* START Provided text *
What I was saying earlier about the signal vector size and
implementing this at the patch level -- bear in mind that you will
need to access the coeffs for a new frame every 200 samples
(1/0.005), which means ideally you would need a signal vector size
of 200. I'm not sure how you will get around this. And of course
I'm assuming "in time" resynthesis.
Im working on a translator for this. I need a couple of days to sit
down with it, though it will be the formant tracks it reads first for
my own research, though the lpc should be easy to follow. but keep
nagging a I need to get it done pretty soon.
Something that might help is why is text limited to 255 lines. Is most
interesting reading this long?
I couldn;t find anything obvious on maxobjects.
best Pere
On 04/08/07, Casper Cordes wrote:
>
> Hi
>
> I use a software called PRAAT, which is a speech analysis tool. It gives you the possibility (among other things) to do a filtering on a given sound using a socalled LPC analysis from some speech. The effect is close to a vocoder, and LPC analysis seems to be the preferred one for that, by the way.
* END Provided text *
## Objective a:
In the LPC thread, shorten the paragraph that begins "What I was saying earlier" into a brief bulleted list that keeps its main facts.
The LPC thread has nothing to do with the listing that comes next.
* START Data for this exercise *
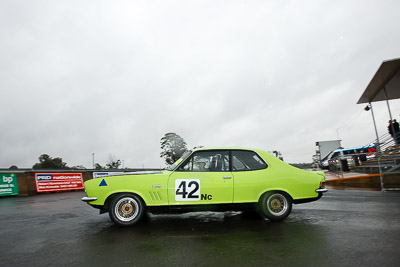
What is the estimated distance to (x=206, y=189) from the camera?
Result: 456 cm

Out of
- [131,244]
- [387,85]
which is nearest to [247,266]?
[131,244]

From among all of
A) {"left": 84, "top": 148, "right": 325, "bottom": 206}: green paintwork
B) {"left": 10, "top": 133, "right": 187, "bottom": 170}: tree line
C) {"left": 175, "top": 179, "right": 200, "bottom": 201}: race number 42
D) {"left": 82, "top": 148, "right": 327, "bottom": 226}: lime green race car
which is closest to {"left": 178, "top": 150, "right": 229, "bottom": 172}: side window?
{"left": 82, "top": 148, "right": 327, "bottom": 226}: lime green race car

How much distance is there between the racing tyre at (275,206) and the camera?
4.66 m

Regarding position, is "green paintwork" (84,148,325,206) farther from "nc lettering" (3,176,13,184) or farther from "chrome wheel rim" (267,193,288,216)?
"nc lettering" (3,176,13,184)

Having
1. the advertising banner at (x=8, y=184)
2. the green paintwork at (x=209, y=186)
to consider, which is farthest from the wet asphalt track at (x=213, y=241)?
the advertising banner at (x=8, y=184)

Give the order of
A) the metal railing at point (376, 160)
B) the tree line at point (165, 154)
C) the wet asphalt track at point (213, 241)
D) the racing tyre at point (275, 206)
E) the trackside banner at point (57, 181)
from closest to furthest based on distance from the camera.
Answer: the wet asphalt track at point (213, 241) → the racing tyre at point (275, 206) → the metal railing at point (376, 160) → the trackside banner at point (57, 181) → the tree line at point (165, 154)

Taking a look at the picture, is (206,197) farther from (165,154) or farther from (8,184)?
(165,154)

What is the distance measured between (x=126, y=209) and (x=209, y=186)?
5.52ft

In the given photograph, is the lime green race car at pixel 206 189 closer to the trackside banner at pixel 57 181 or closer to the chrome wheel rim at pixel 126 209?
the chrome wheel rim at pixel 126 209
* END Data for this exercise *
## Objective b:
Duplicate the lines of the listing, starting at the line that has "Taking a look" and continuing through the end of the listing.

## Expected output a:
- The coefficients for a new frame must be read every 200 samples (1/0.005).
- So the ideal signal vector size would be 200.
- The writer is unsure how to get around this.
- The writer assumes "in time" resynthesis.

## Expected output b:
Taking a look at the picture, is (206,197) farther from (165,154) or farther from (8,184)?
(165,154)

What is the distance measured between (x=126, y=209) and (x=209, y=186)?
5.52ft

In the given photograph, is the lime green race car at pixel 206 189 closer to the trackside banner at pixel 57 181 or closer to the chrome wheel rim at pixel 126 209?
the chrome wheel rim at pixel 126 209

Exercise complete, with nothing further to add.